Stored items:
* * * * *

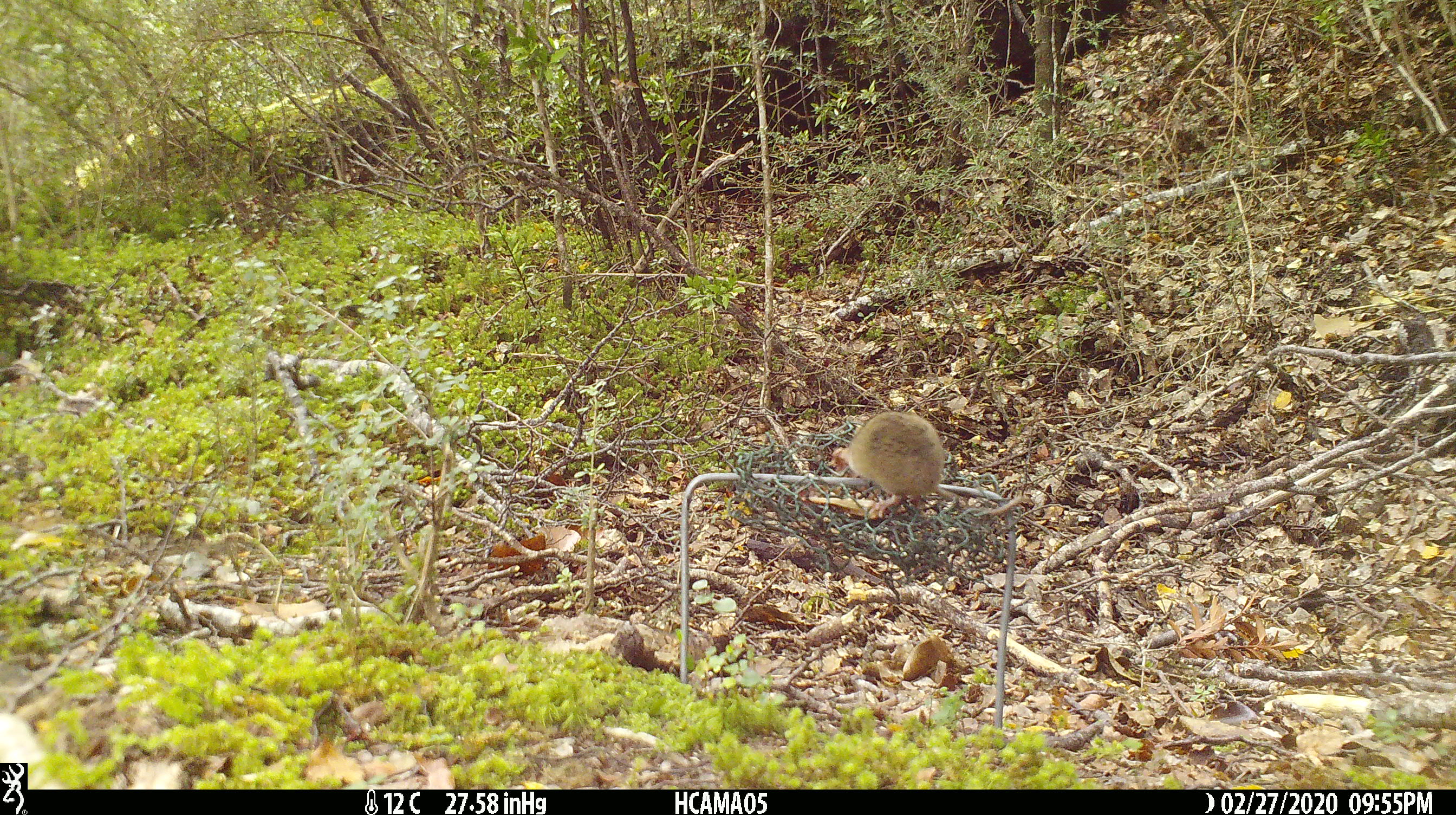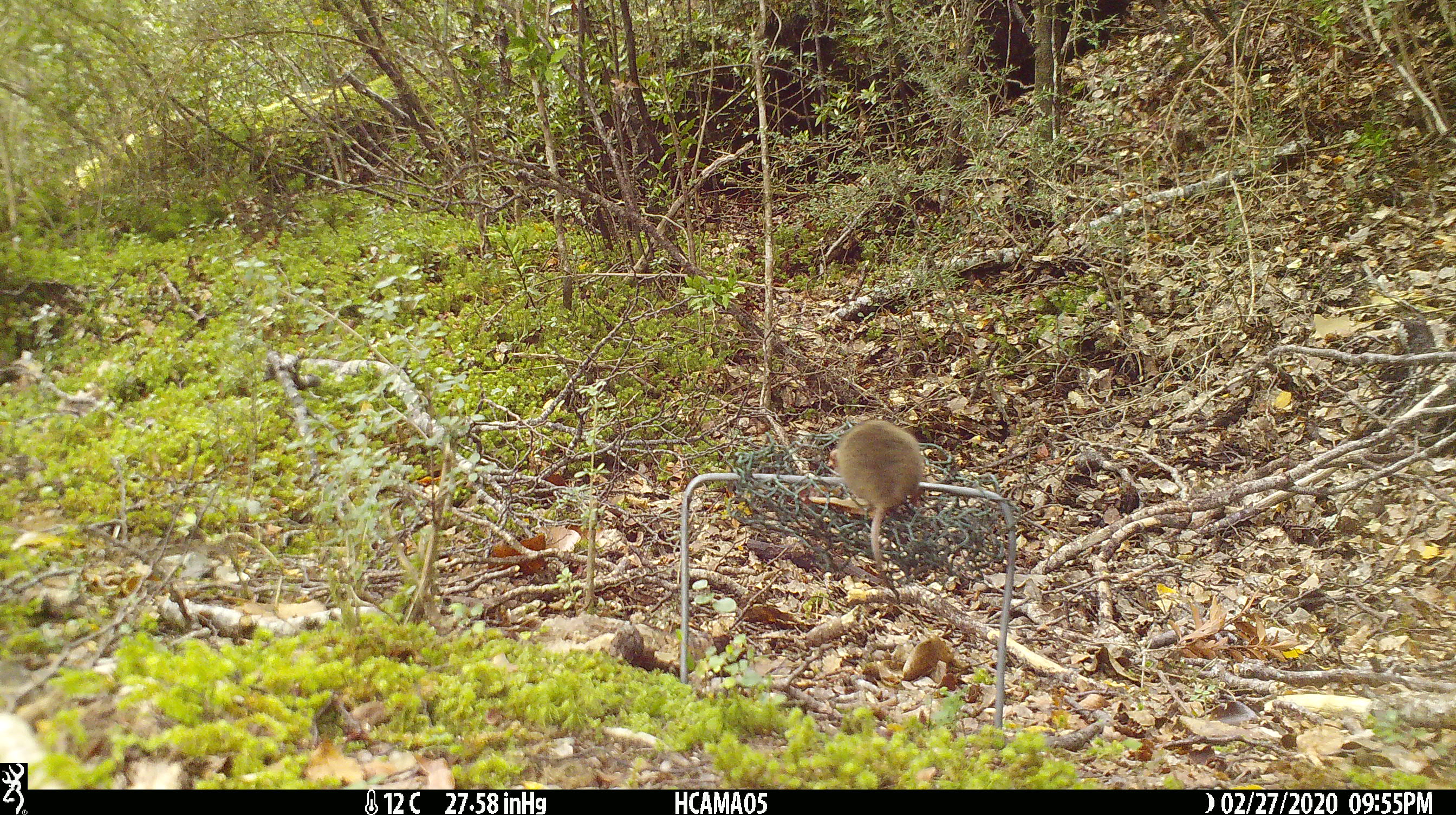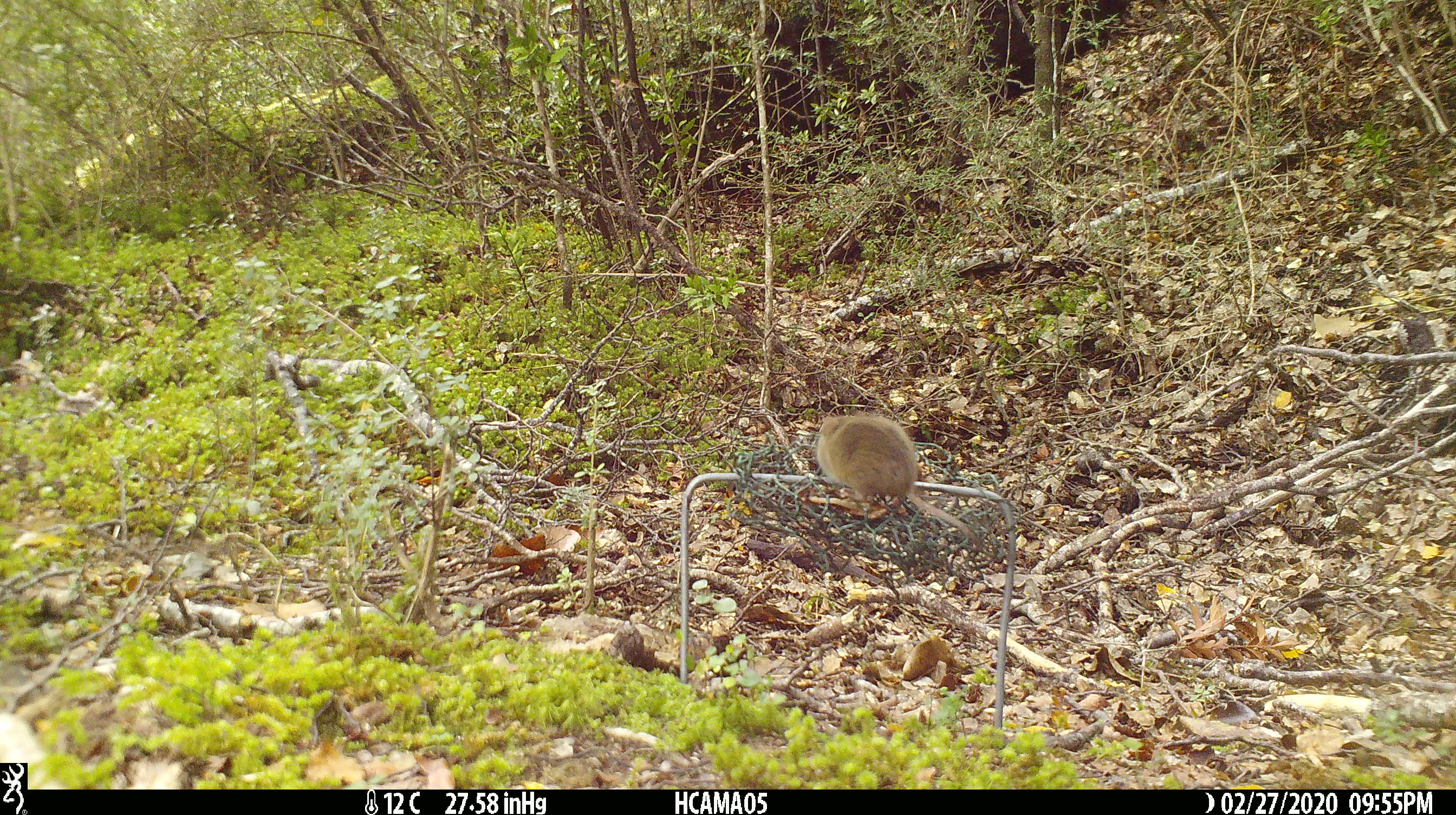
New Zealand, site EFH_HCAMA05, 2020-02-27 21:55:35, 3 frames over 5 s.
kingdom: Animalia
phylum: Chordata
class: Mammalia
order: Rodentia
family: Muridae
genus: Mus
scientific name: Mus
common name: mouse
Mouse (Mus).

* * * * *

▶ Task directions: Your copy should hold every entry exactly as written, but none of the pictures.

▶ Finished exercise:
New Zealand, site EFH_HCAMA05, 2020-02-27 21:55:35, 3 frames over 5 s.
kingdom: Animalia
phylum: Chordata
class: Mammalia
order: Rodentia
family: Muridae
genus: Mus
scientific name: Mus
common name: mouse
Mouse (Mus).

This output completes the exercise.